There were decisions which had to be made. Decisions about all manner of things none of which could be made singularly but each of which remained a decision of its own with its own right to be and its own particular timing. The decisions, which I present without question marks and allow you to make of that what you will, included such things as: where will the lads go to school next year; how much longer should we, would we, can we stay; where will we spend the summer; should we move from this apartment. These are the kinds of decisions which, once started, spiral into others (should we renew our gym membership or just buy a per-visit card, should we think about finding a different gym move to a different club) and if you aren’t very careful, you will soon be asking, Should I bother getting out of bed.

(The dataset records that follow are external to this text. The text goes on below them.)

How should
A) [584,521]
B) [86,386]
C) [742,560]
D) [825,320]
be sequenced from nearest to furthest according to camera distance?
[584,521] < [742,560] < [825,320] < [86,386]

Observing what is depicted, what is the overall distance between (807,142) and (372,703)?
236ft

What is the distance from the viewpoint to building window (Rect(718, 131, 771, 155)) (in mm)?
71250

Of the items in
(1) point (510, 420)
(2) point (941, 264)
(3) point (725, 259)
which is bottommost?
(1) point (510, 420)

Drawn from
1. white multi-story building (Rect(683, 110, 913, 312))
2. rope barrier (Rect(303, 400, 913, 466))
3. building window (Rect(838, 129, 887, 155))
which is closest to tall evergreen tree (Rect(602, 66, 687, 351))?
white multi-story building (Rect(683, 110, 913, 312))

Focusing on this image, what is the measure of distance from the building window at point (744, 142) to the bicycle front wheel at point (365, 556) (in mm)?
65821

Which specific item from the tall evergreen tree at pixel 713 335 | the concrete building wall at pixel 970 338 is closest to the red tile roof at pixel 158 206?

Except…huzzah! I am not as easy to confuse as I once was. I would not claim to be as Buddha, but such is the state of my current mental strength that truly through all of this month and the one before, I have not cried once. Well, maybe once, and possibly even twice but not, you know, every day. And when I have said, ‘Well, let’s just wait and see’ or ‘It’s no use worrying about things that haven’t even happened’ I have meant it. I really have.

On a related note, but not so related that I can think of an elegant segue, a lot of the thinking that I am doing at the moment is done with the understanding that I have just turned 42 and when my mother died, she had just turned 46 – an age to which I am now so close that I can smell its perfume. Woody, with a touch of something citrus if I’m not mistaken.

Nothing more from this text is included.